Keesler students participate in local airport exercise

  • Published
  • By Airman 1st Class Kurstyn Canida
  • 81st Training Wing Public Affairs

81st Training Group students recently volunteered in a disaster exercise at Gulfport - Biloxi International Airport, to test the readiness and emergency response capabilities of airport personnel and local first responders.

Team Keesler’s moulage artists supported this event by applying simulated injuries to the student volunteers, who acted as the plane crash victims. The Airmen were strategically placed in locations around the crash site and were given instructions to act out their injuries to test the readiness of emergency personnel.

“Having these live patient volunteers that you can triage, move and load up with different types of injuries is crucial, as it gives a better representation of what responders could face in the field.” said Ryan McClellan, Gulfport Combat Readiness Training Center deputy fire chief.

These exercises are a tri-annual requirement by the Federal Aviation Administration and vital to response readiness.

“Our full-scale disaster exercise simulates the worst aircraft scenario we could experience,” John Sharp, Gulfport Biloxi International Airport operations manager explained. “When an accident of that scale happens, we’re experiencing mass casualties, a variety of victims and we have to make sure everyone feels confident in what steps to take.”

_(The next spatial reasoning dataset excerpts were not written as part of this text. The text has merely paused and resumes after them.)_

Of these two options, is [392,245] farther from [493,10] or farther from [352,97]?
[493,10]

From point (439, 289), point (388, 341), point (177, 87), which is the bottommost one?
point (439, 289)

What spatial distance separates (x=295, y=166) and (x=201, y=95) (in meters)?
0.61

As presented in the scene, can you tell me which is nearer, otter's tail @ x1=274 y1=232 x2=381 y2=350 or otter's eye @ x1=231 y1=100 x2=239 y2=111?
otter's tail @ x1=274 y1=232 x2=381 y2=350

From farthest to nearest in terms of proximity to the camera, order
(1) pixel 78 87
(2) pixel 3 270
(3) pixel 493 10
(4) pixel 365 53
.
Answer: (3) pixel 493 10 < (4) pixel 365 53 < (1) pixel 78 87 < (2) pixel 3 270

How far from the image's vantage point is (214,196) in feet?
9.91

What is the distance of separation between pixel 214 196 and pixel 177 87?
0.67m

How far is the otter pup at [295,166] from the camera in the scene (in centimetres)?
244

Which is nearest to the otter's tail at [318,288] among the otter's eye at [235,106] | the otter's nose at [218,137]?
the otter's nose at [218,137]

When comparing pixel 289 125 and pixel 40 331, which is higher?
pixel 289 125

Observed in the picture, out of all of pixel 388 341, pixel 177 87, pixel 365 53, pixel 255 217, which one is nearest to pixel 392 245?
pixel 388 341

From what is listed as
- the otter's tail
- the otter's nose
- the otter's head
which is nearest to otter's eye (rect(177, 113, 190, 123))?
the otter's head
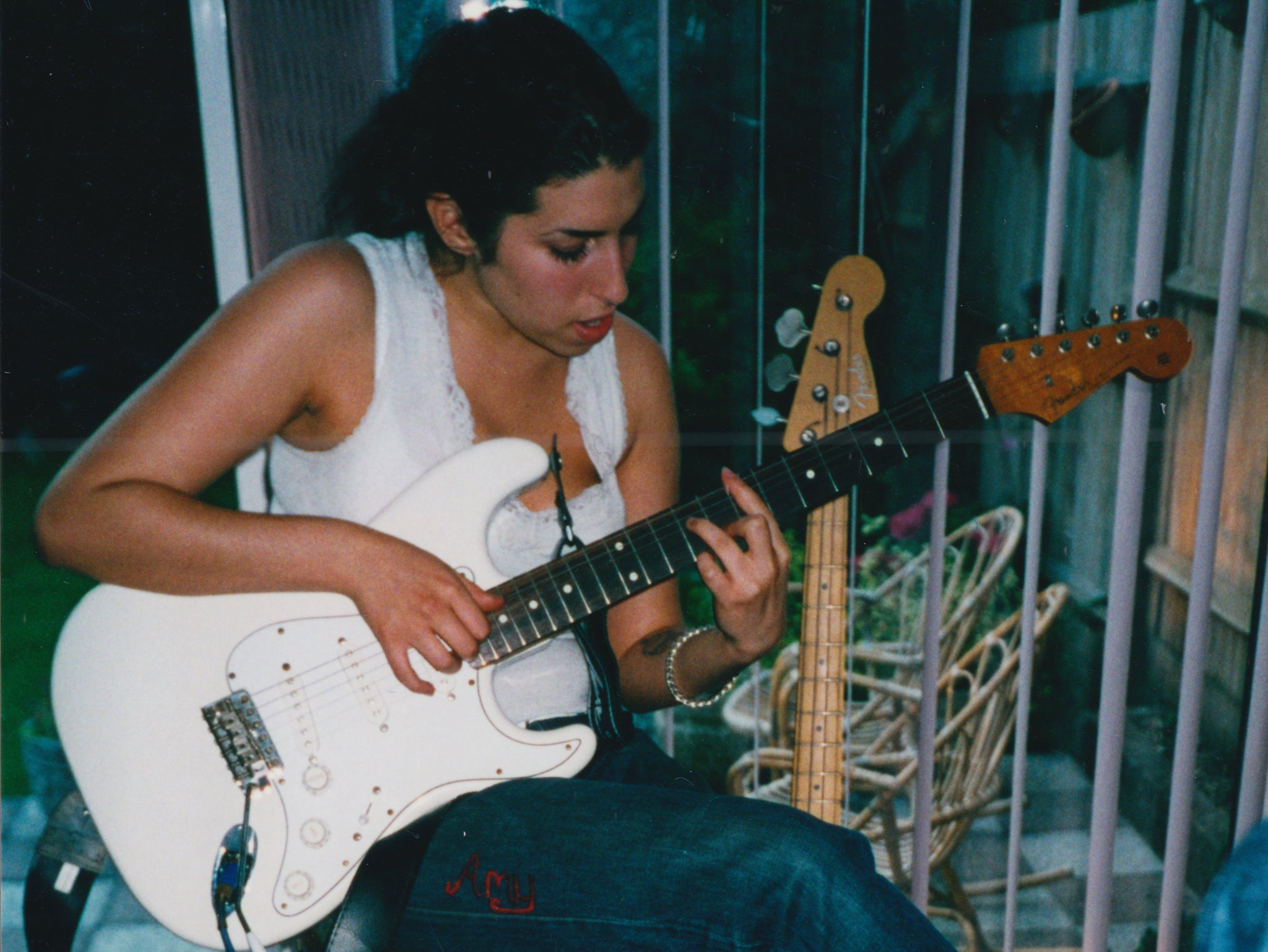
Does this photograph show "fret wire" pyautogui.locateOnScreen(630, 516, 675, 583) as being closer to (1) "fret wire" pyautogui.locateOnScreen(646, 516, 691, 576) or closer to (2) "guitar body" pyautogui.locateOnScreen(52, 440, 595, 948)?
(1) "fret wire" pyautogui.locateOnScreen(646, 516, 691, 576)

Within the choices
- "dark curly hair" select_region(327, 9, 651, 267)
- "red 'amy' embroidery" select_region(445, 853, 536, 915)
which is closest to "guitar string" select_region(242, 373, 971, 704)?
"red 'amy' embroidery" select_region(445, 853, 536, 915)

Keesler and the local community often collaborate together on emergency preparedness exercises, like for the biannual air show. Being able to work seamlessly with different agencies for emergency preparedness remains a top priority.

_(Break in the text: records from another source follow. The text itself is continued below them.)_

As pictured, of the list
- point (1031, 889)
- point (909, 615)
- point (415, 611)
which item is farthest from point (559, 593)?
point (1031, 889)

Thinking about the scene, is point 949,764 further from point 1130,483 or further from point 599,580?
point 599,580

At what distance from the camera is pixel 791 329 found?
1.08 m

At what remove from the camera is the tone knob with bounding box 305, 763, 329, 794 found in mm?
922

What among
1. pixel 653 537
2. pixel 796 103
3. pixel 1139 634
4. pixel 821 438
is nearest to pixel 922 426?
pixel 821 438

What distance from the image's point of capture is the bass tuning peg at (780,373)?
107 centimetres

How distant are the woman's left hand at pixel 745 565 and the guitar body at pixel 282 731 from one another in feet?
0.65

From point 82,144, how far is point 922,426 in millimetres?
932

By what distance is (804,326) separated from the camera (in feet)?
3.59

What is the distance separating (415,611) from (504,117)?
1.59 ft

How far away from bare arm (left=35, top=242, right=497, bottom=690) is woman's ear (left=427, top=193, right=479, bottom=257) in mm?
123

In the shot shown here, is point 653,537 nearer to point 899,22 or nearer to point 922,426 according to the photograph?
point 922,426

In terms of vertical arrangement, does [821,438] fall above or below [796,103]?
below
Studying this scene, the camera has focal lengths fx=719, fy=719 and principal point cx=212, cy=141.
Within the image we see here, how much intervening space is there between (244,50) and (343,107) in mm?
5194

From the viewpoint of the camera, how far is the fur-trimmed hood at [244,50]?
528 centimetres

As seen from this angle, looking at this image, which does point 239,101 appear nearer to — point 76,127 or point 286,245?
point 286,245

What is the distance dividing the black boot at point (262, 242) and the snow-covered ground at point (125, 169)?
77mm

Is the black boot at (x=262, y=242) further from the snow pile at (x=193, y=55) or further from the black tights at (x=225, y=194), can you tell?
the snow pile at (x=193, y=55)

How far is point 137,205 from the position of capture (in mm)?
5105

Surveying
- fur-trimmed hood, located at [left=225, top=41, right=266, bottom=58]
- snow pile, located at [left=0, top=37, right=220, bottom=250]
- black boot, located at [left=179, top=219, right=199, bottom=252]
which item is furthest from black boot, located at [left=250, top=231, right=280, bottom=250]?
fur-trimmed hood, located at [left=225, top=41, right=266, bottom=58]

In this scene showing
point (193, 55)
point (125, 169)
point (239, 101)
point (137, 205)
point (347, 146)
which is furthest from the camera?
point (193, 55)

“The benefits for us conducting the exercise and working with the 23 different participating organizations increases the odds of everyone having a quick, safe response, maximizing our capabilities to save people and protect the environment if a similar real event occurs,” said William Mays, 81st Training Wing inspection team manager.

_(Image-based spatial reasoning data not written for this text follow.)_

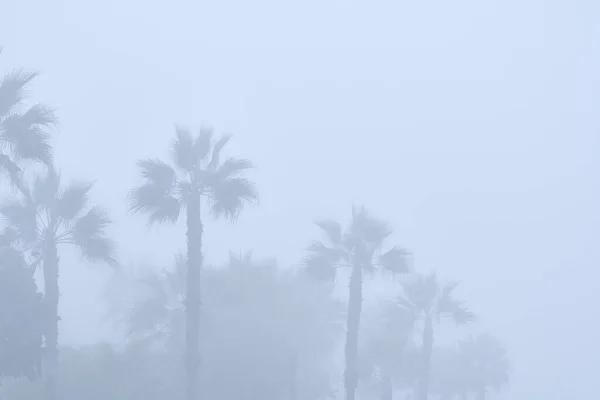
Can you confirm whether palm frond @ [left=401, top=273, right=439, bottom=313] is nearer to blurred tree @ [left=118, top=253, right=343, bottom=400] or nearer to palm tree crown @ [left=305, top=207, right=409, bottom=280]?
blurred tree @ [left=118, top=253, right=343, bottom=400]

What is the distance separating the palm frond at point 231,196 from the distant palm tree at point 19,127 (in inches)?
233

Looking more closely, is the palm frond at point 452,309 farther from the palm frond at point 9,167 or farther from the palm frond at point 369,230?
the palm frond at point 9,167

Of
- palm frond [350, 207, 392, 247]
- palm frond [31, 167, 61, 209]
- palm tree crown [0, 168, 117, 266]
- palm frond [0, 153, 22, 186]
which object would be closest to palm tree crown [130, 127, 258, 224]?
palm tree crown [0, 168, 117, 266]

Collaborating with local responders provided multiple opportunities for Airmen to see how personnel inside and outside the military work together to ensure rescue efforts are coordinated, while also helping them feel safer in the air.

“When people fly, they know we’ve gone through these exercises, and they should be safe in a real-world scenario,” said Sharp. “In the event it happens, we’re going to do our best to be prepared.”